32 . The period of limitation runs from the day following the day on which the offence was committed or was discovered. For offences consisting in the non-performance of a duty, the period of limitation runs from the day following the last day of the period allowed for the performance of the duty in question (point 14).
33 . A “continuing offence” is “an offence consisting in prolonged and uninterrupted non-performance or inadequate performance of a statutory duty”. Failure to perform a statutory duty by the prescribed time-limit is not a “continuing offence”. The date of discovery of a “continuing offence” is the date on which the officer authorised to draw up the report on an administrative office discovers that the offence has been committed (point 14).
COMPLAINTS
34 . The applicants complain under Article 10 of the Convention that the excessive and unprecedented fines constitute disproportionate interference with their right to freedom of expression and have a “chilling effect” on the independent media. The applicants in the second case additionally complain that the “foreign-agent” notice undermines the credibility of its reporting on matters of public concern conveying, as it does, a clear implication of being “an enemy of the State” and is also impossible to implement on certain platforms such as Twitter because of its length.
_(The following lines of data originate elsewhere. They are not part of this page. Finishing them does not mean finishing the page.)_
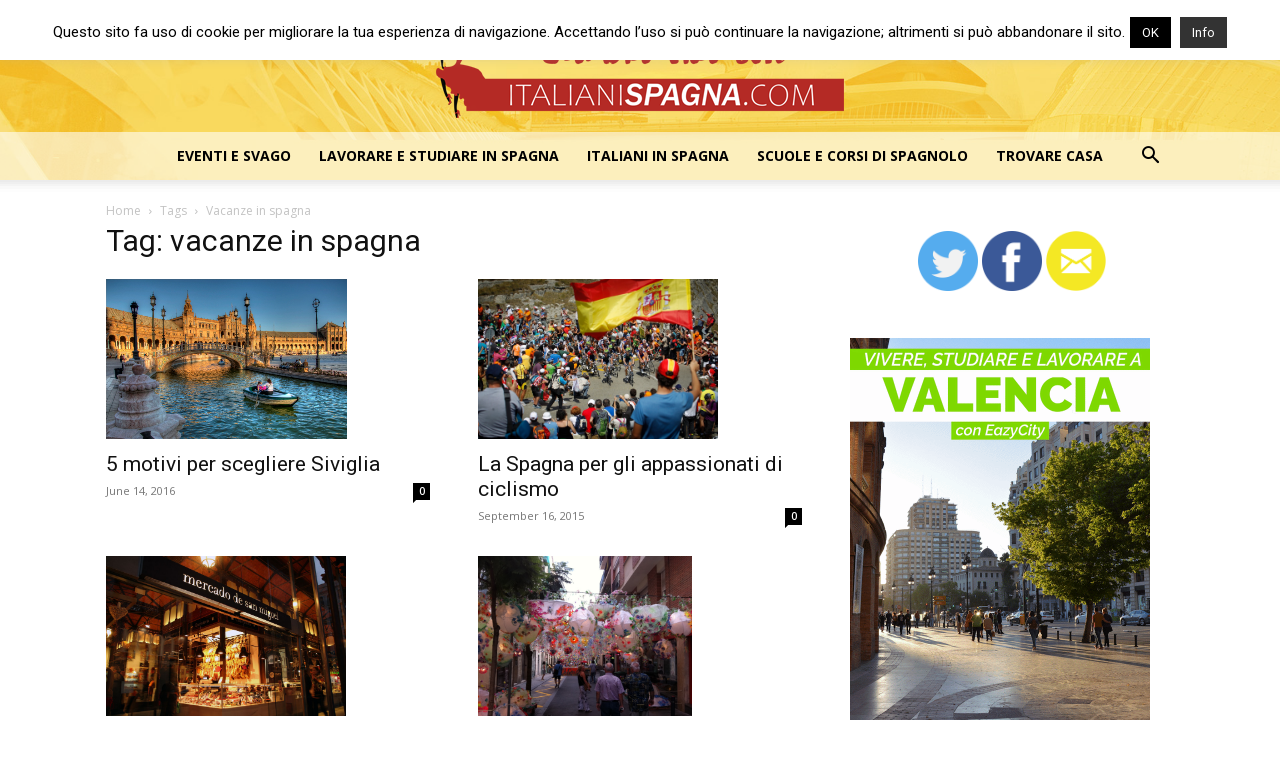

--- FILE ---
content_type: text/html; charset=utf-8
request_url: https://www.google.com/recaptcha/api2/aframe
body_size: 267
content:
<!DOCTYPE HTML><html><head><meta http-equiv="content-type" content="text/html; charset=UTF-8"></head><body><script nonce="1nbcvqkPd-fL9Af7bUSGlQ">/** Anti-fraud and anti-abuse applications only. See google.com/recaptcha */ try{var clients={'sodar':'https://pagead2.googlesyndication.com/pagead/sodar?'};window.addEventListener("message",function(a){try{if(a.source===window.parent){var b=JSON.parse(a.data);var c=clients[b['id']];if(c){var d=document.createElement('img');d.src=c+b['params']+'&rc='+(localStorage.getItem("rc::a")?sessionStorage.getItem("rc::b"):"");window.document.body.appendChild(d);sessionStorage.setItem("rc::e",parseInt(sessionStorage.getItem("rc::e")||0)+1);localStorage.setItem("rc::h",'1764408969015');}}}catch(b){}});window.parent.postMessage("_grecaptcha_ready", "*");}catch(b){}</script></body></html>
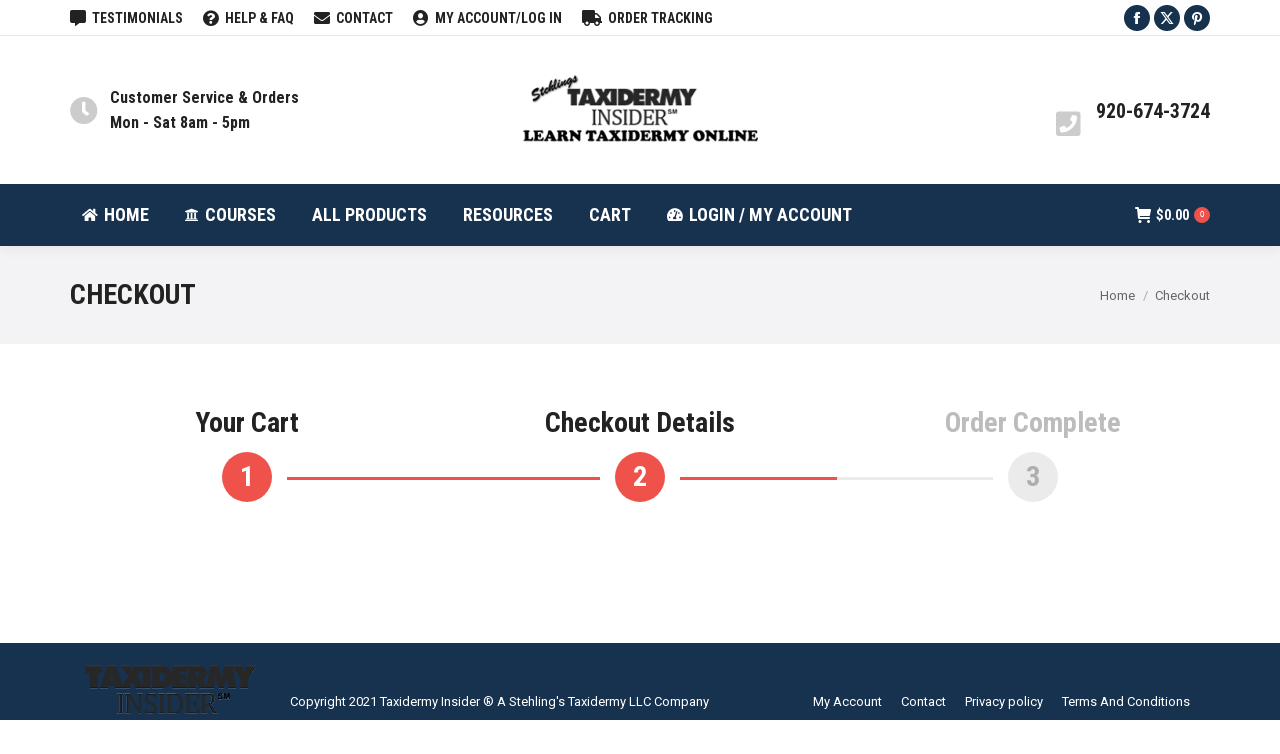

--- FILE ---
content_type: text/css
request_url: https://taxidermyinsider.com/wp-content/plugins/woocommerce-subscriptions/assets/css/checkout.css?ver=9.7.2
body_size: 627
content:
/* Cart/Checkout Pages */
.shipping.recurring-total ul {
	list-style: none outside;
	margin: 0;
	padding: 0;
}
.shipping.recurring-total ul li {
	margin: 0;
	padding: .25em 0 .25em 22px;
	text-indent: -22px;
	list-style: none outside;
}
.shipping.recurring-total ul li input {
	margin: 3px 0.5ex;
}
.shipping.recurring-total ul li label {
	display: inline;
}
.shipping.recurring-total ul .amount {
	font-weight: 700;
}
.woocommerce-page table.shop_table_responsive tbody .recurring-totals th {
	display:table-cell;
}
.woocommerce-page table.shop_table_responsive tr.recurring-total td:not([data-title]):before {
	content:"";
}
35 . The applicants in the first case complain under Article 14 of the Convention, taken in conjunction with Article 10, that they were put at a disadvantage in comparison with media receiving funding exclusively from Russian sources. They were arbitrarily subjected to additional reporting requirements, including an obligation to submit quarterly reports which did not apply to media funded from Russian sources or to non-media companies and which was enforced through excessively harsh sanctions ranging from one to two times the amount of non-reported sums.
36 . The applicants in both cases complain under Article 18 of the Convention, read in conjunction with Article 10, that the interference with their right to freedom of expression was politically motivated to punish them for independent editorial policy and publications critical of the authorities in an attempt to induce them and other media to abandon their role of a “public watchdog”.
QUESTIONS TO THE PARTIES
1. Has there been a violation of Article 10 of the Convention –
(a) in the second case, on account of the labelling requirements applicable to “foreign-agent” mass media organisations?
(b) in both cases, on account of the cumulative amount of fines for alleged failures to comply with the “foreign-agent” legislation?
2. Were the applicants in the first case subjected to a differential treatment on account of their political opinion, in violation of Article 14 of the Convention, read in conjunction with Article 10?
3. Were the restrictions provided for in Article 10 of the Convention applied for any purpose other than those for which they were intended, in violation of Article 18 of the Convention?